Circulation. 2016 Jan 19;133(3):248-55. doi: 10.1161/CIRCULATIONAHA.115.017300.
Cangrelor is an intravenous ADP receptor antagonist that leads to potent and reversible inhibition of platelet aggregation. The relative safety and efficacy of some antiplatelet drugs in women has been disputed.
The Cangrelor versus Standard Therapy to Achieve Optimal Management of Platelet Inhibition (CHAMPION PHOENIX) trial randomized 11,145 patients undergoing elective or urgent percutaneous coronary intervention to cangrelor or clopidogrel. The primary efficacy end point was the composite of death, myocardial infarction, ischemia-driven revascularization, or stent thrombosis at 48 hours; the key secondary end point was stent thrombosis at 48 hours. The primary safety end point was GUSTO severe bleeding at 48 hours. Of subjects analyzed, 3051 (28%) were female. Cangrelor reduced the odds of the primary end point by 35% in women (adjusted odds ratio [OR], 0.65; 95% confidence interval [CI], 0.48-0.89) and by 14% in men (OR, 0.86; 95% CI, 0.70-1.05; P interaction=0.23) compared with clopidogrel. Cangrelor reduced the odds of stent thrombosis by 61% in women (OR, 0.39; 95% CI, 0.20-0.77) and 16% in men (OR, 0.84; 95% CI, 0.53-1.33; P interaction=0.11).

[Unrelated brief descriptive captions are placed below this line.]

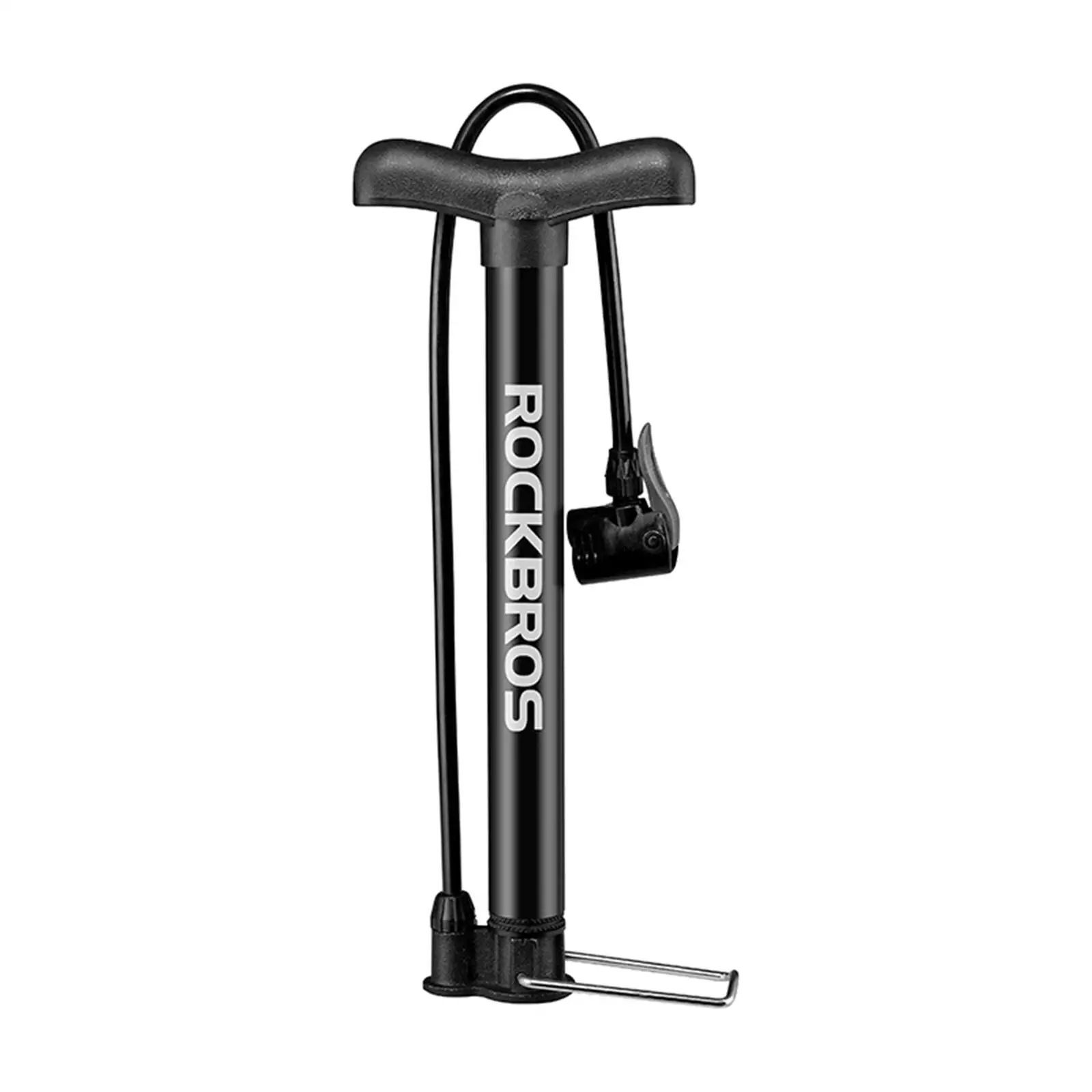 Mini High Pressure Floor Pump Compatible with Universal  and  Valve Durable Portable Inflator Pump Hand Air for Fat Tires Bike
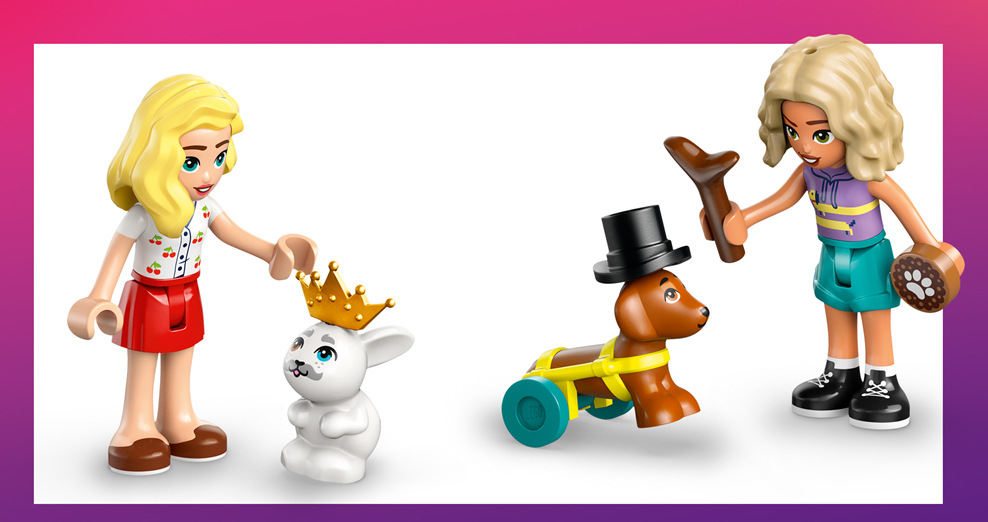 Stavebnica LEGO® Friends 42650 Obchod s doplnkami pre mazlíčkov Z 375 kociek LEGO vznikne dvojposchodový obchod s aplikáciou LEGO Builder, ktorý môžu deti od 6 rokov po dokončení vystaviť alebo využiť ako základ pre ďalšie príbehy.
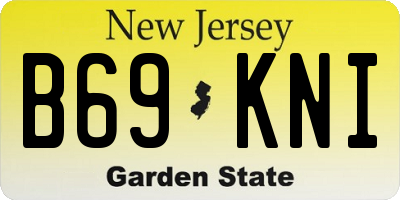 NJ license plate B69KNI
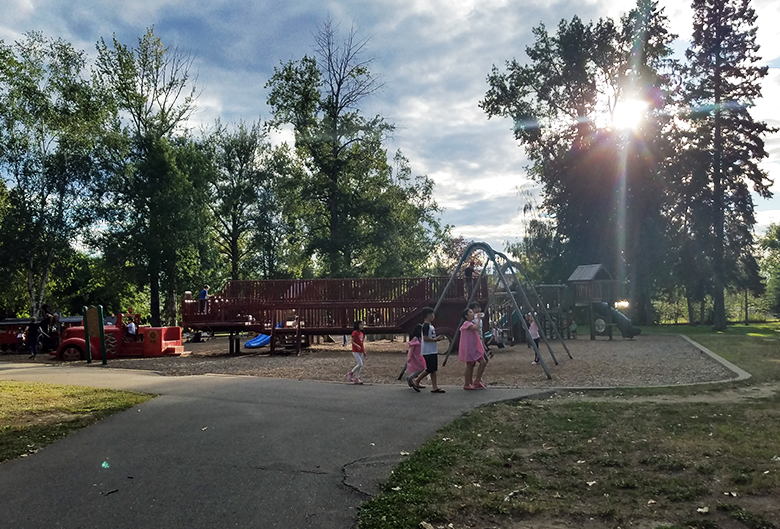 children in park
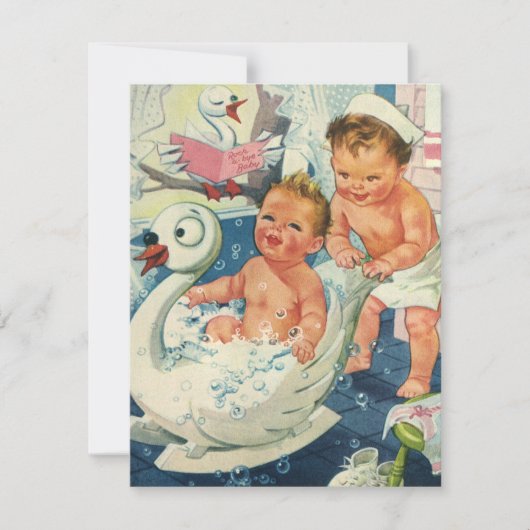 uitnodiging Bubble Bath Birthday Party (Voorkant)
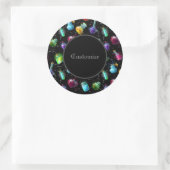 Magic Potions Pattern Ronde Sticker (Tas)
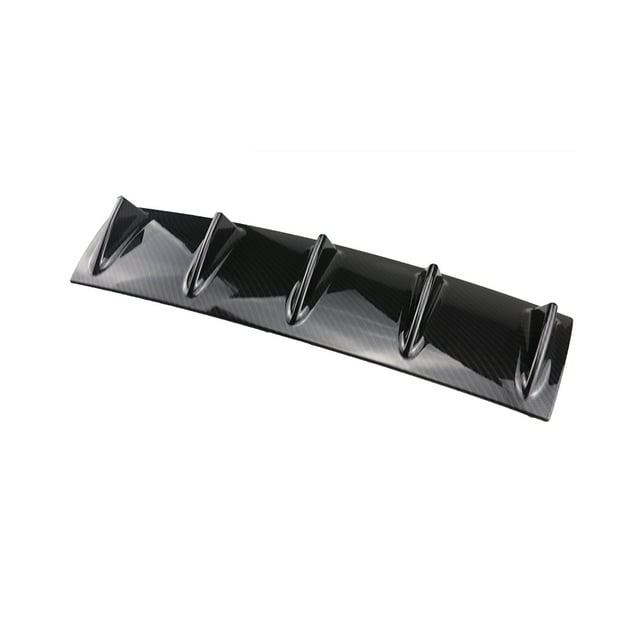 Shark Fin Style Chassis Spoiler Diffuser 3 5 Fins Rear Back Bumper Lip Splitter Black ABS Plastic for Universal Car DPQ001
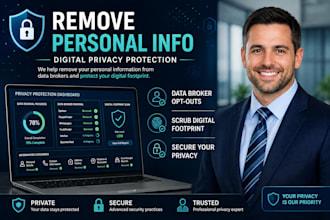 remove your personal information from the internet for privacy and security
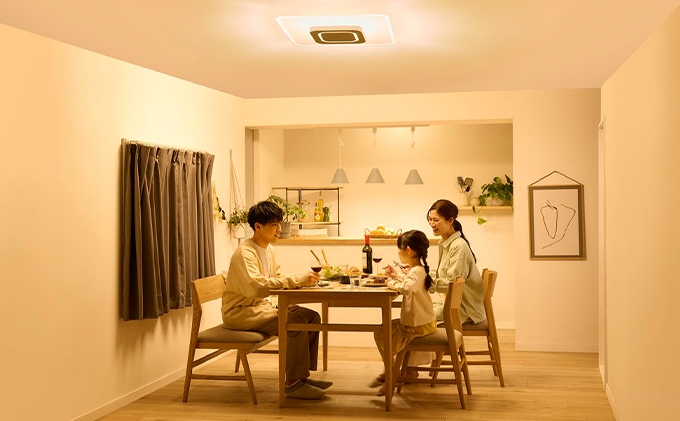 シーリングライト LED 照明 パネルライトスクエア 12畳 ホワイト CEA-A12DLPS アイリスオーヤマ 照明器具 天井照明 節電 省エネ リビング 寝室 和室 ダイニング キッチン 台所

The odds of severe bleeding were similar in both women and men treated with cangrelor (0.3% versus 0.2%, P=0.30 [women]; 0.1% versus 0.1%, P=0.41 [men]; P interaction=0.88) versus clopidogrel. Cangrelor increased the odds of moderate bleeding in women (0.9% versus 0.3%, P=0.02), but not in men (0.2% versus 0.2%, P=0.68; P interaction=0.040). The net clinical benefit (primary efficacy and safety end point) favored cangrelor in both women (OR, 0.68; 95% CI, 0.50-0.92) and men (OR, 0.87; 95% CI, 0.71-1.06; P interaction=0.26).
In CHAMPION PHOENIX, cangrelor reduced the odds of major adverse cardiovascular events and stent thrombosis in women and men and appeared to offer greater net clinical benefit than clopidogrel.

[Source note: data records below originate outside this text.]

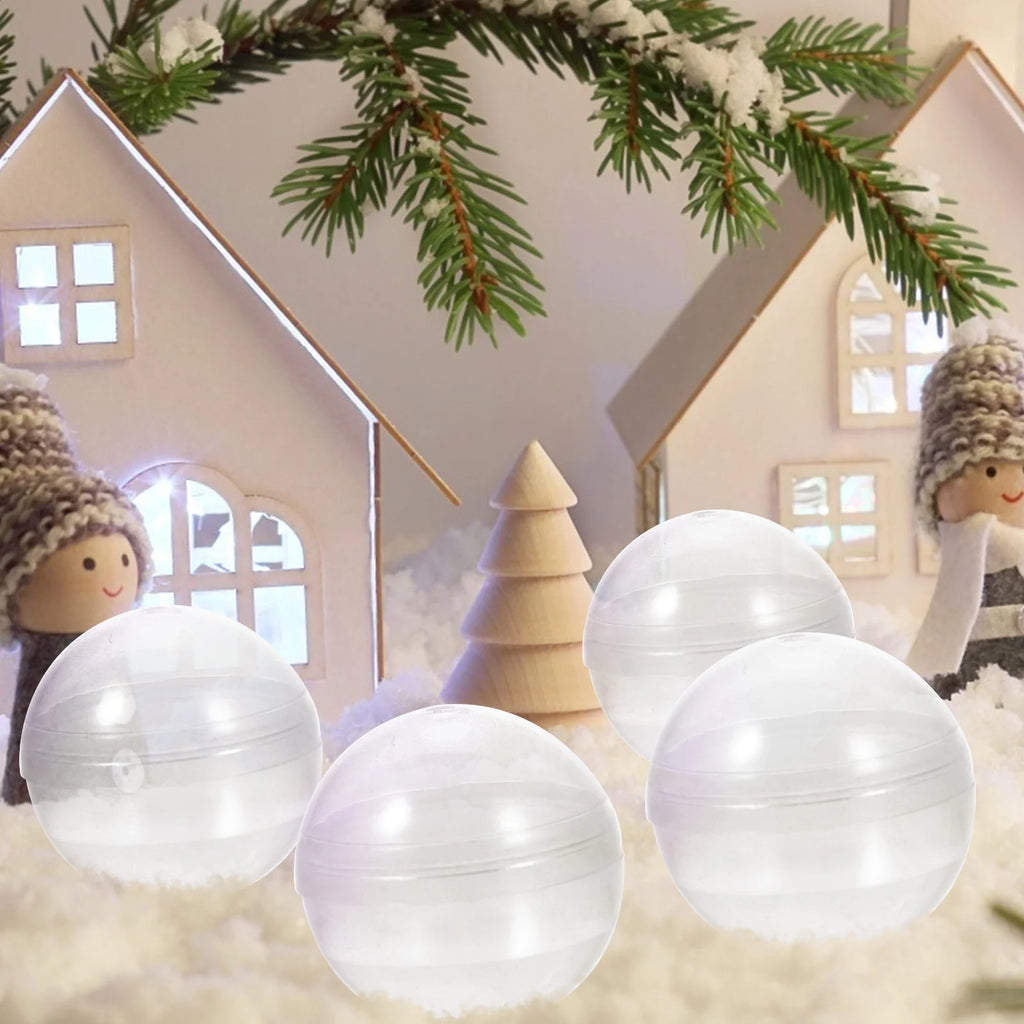 100 pcs Clear Plastic Fillable Balls C316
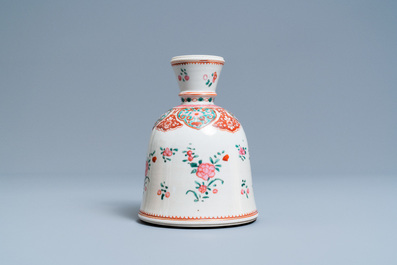 A Chinese Islamic market famille rose huqqa base with floral design, Qianlong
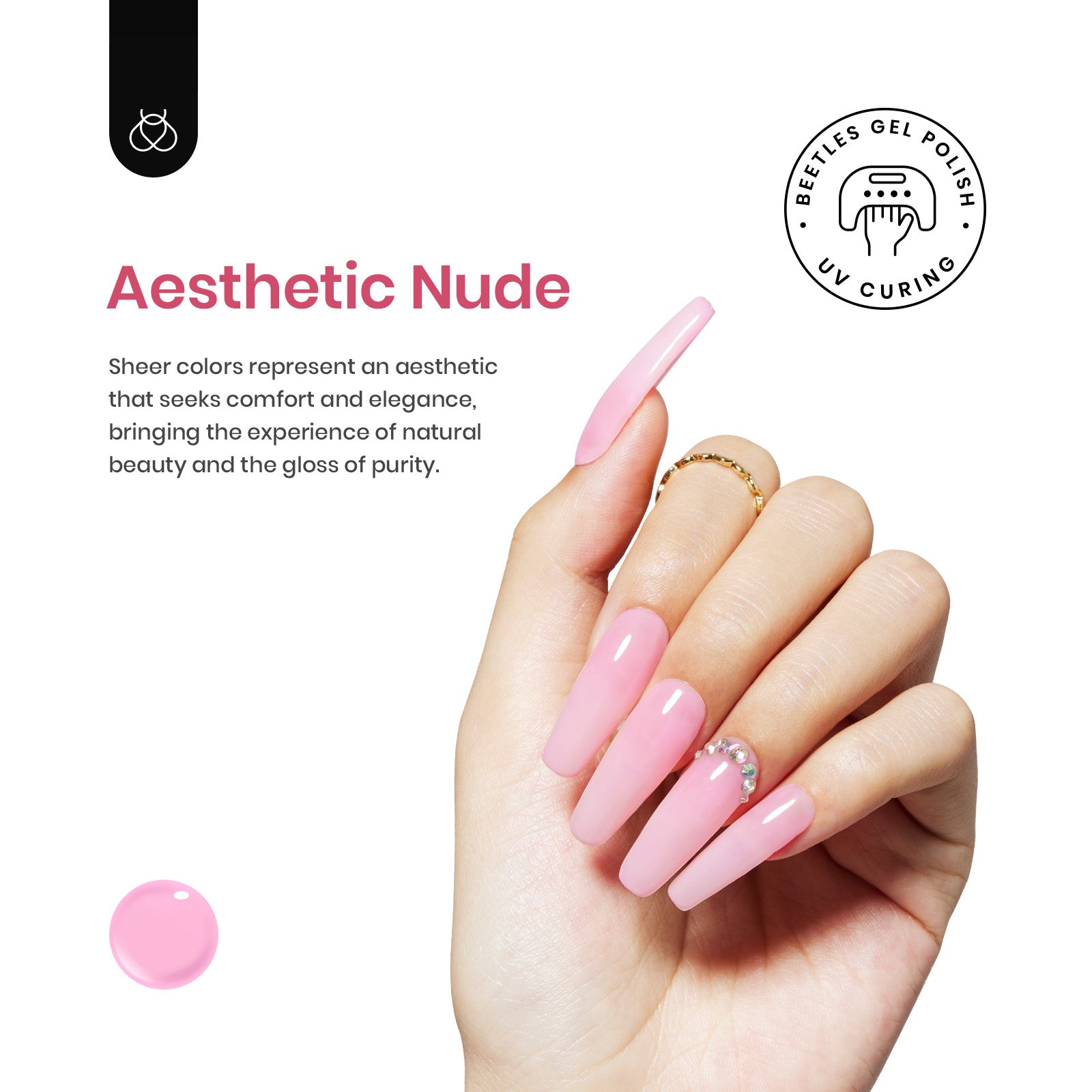 Beetles Gel Polish Unique 6 Different Beetles Nature Series Colors Gel Nail Polish Set, Fall Autumn Winter Spring Summer Party Social Occasions Daily Life Gel Nail Polish Kit Gift for Holiday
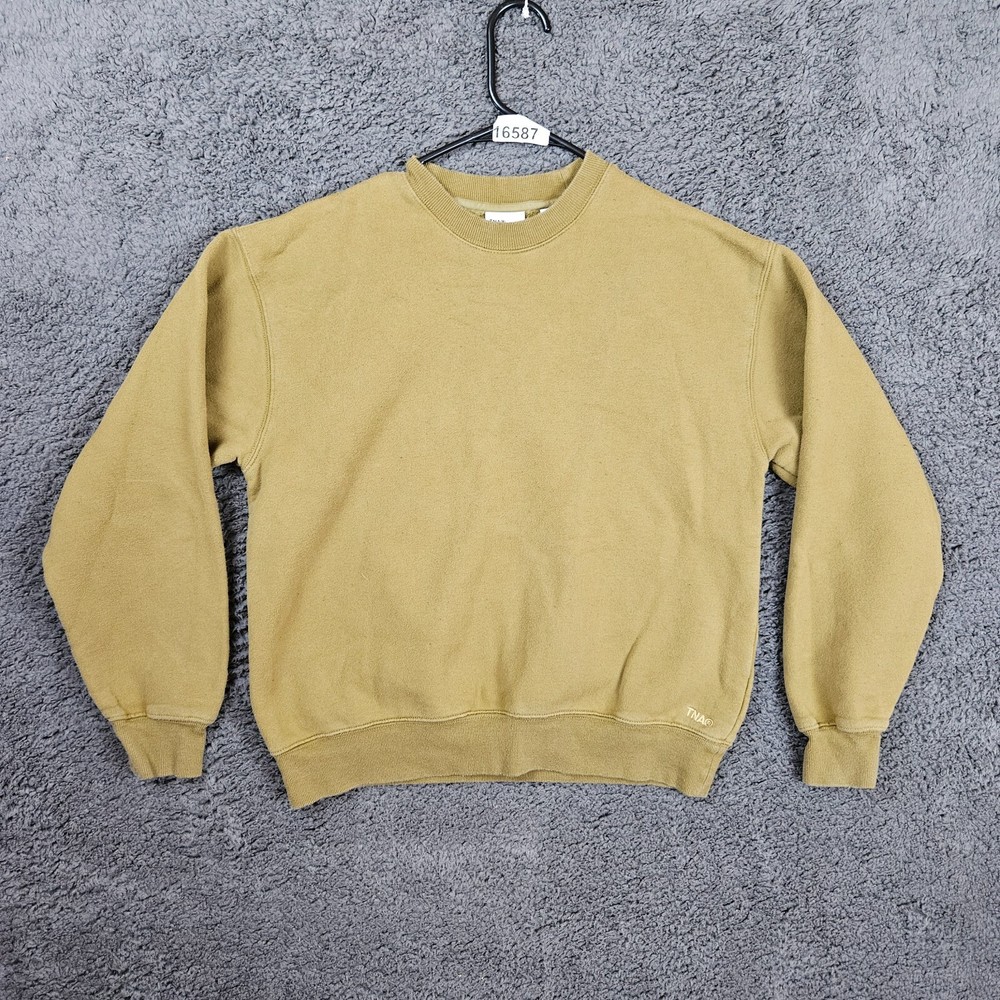TNA Sweatshirt Womens Size Small Sweatfleece Cozy Perfect Fit Pullover Crewneck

URL: http://www.clinicaltrials.gov. Unique identifier: NCT01156571.
坎格雷洛是一种静脉注射的ADP受体拮抗剂,可有效且可逆地抑制血小板聚集。一些抗血小板药物在女性中的相对安全性和疗效一直存在争议。

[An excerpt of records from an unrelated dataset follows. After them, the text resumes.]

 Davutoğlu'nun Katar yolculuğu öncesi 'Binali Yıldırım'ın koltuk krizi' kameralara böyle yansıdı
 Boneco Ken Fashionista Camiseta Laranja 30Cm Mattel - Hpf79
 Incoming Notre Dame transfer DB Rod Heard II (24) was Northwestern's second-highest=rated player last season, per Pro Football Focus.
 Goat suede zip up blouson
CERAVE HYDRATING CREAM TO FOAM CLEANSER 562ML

坎格雷洛与标准疗法以实现血小板抑制的最佳管理(CHAMPION PHOENIX)试验将11145例接受择期或紧急经皮冠状动脉介入治疗的患者随机分为接受坎格雷洛或氯吡格雷治疗。主要疗效终点是48小时时死亡、心肌梗死、缺血驱动的血运重建或支架血栓形成的复合终点;关键次要终点是48小时时的支架血栓形成。主要安全终点是48小时时的GUSTO严重出血。在分析的受试者中,3051例(28%)为女性。与氯吡格雷相比,坎格雷洛使女性主要终点事件的发生率降低35%(调整后的优势比[OR]为0.65;95%置信区间[CI]为0.48 - 0.89),男性降低14%(OR为0.86;95%CI为0.70 - 1.05;P交互作用 = 0.23)。坎格雷洛使女性支架血栓形成的发生率降低61%(OR为0.39;95%CI为0.20 - 0.77),男性降低16%(OR为0.84;95%CI为0.53 - 1.33;P交互作用 = 0.11)。接受坎格雷洛治疗的女性和男性严重出血的发生率相似(0.3%对0.2%,P = 0.30[女性];0.1%对0.1%,P = 0.41[男性];P交互作用 = 0.88)与氯吡格雷相比。坎格雷洛增加了女性中度出血的发生率(0.9%对0.3%,P = 0.02),但男性未增加(0.2%对0.2%,P = 0.68;P交互作用 = 0.040)。净临床获益(主要疗效和安全终点)在女性(OR为0.68;95%CI为0.50 - 0.92)和男性(OR为0.87;95%CI为0.71 - 1.06;P交互作用 = 0.26)中均有利于坎格雷洛。
在CHAMPION PHOENIX试验中,坎格雷洛降低了女性和男性主要不良心血管事件和支架血栓形成的发生率,并且似乎比氯吡格雷提供了更大的净临床获益。